Start of Data extract

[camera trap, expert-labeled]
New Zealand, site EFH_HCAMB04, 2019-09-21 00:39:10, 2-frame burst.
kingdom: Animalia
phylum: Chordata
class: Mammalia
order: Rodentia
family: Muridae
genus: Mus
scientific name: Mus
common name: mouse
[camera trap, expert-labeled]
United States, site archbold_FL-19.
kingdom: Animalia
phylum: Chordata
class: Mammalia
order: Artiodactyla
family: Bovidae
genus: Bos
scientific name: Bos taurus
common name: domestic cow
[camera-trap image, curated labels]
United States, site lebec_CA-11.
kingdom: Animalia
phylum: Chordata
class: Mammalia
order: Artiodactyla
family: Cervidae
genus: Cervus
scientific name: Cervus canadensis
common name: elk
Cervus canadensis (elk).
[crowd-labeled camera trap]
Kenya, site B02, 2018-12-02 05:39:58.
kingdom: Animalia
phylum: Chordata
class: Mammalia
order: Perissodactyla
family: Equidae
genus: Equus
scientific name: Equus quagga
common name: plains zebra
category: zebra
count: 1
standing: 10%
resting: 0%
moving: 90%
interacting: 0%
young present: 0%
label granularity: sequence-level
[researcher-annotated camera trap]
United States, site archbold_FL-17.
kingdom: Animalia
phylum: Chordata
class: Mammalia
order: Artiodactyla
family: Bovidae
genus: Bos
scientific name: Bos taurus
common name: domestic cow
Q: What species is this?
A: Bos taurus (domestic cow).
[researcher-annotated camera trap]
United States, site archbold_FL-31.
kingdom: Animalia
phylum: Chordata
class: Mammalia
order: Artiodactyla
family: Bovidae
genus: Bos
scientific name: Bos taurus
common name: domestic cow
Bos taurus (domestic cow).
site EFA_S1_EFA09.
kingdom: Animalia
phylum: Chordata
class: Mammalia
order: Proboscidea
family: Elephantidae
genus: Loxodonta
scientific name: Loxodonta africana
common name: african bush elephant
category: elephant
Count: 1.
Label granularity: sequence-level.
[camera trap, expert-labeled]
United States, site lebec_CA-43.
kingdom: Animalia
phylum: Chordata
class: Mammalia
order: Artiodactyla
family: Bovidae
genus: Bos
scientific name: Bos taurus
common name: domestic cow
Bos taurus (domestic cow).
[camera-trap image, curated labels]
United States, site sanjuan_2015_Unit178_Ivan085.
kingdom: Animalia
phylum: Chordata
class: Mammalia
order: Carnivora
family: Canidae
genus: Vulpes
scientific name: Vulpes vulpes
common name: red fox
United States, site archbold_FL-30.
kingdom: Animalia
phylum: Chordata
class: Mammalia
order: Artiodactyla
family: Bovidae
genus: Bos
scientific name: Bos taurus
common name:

End of Data extract

▸ Exercise prompt
Which lines above include the string "granularity"? Show them.

▸ Written response
label granularity: sequence-level
Label granularity: sequence-level.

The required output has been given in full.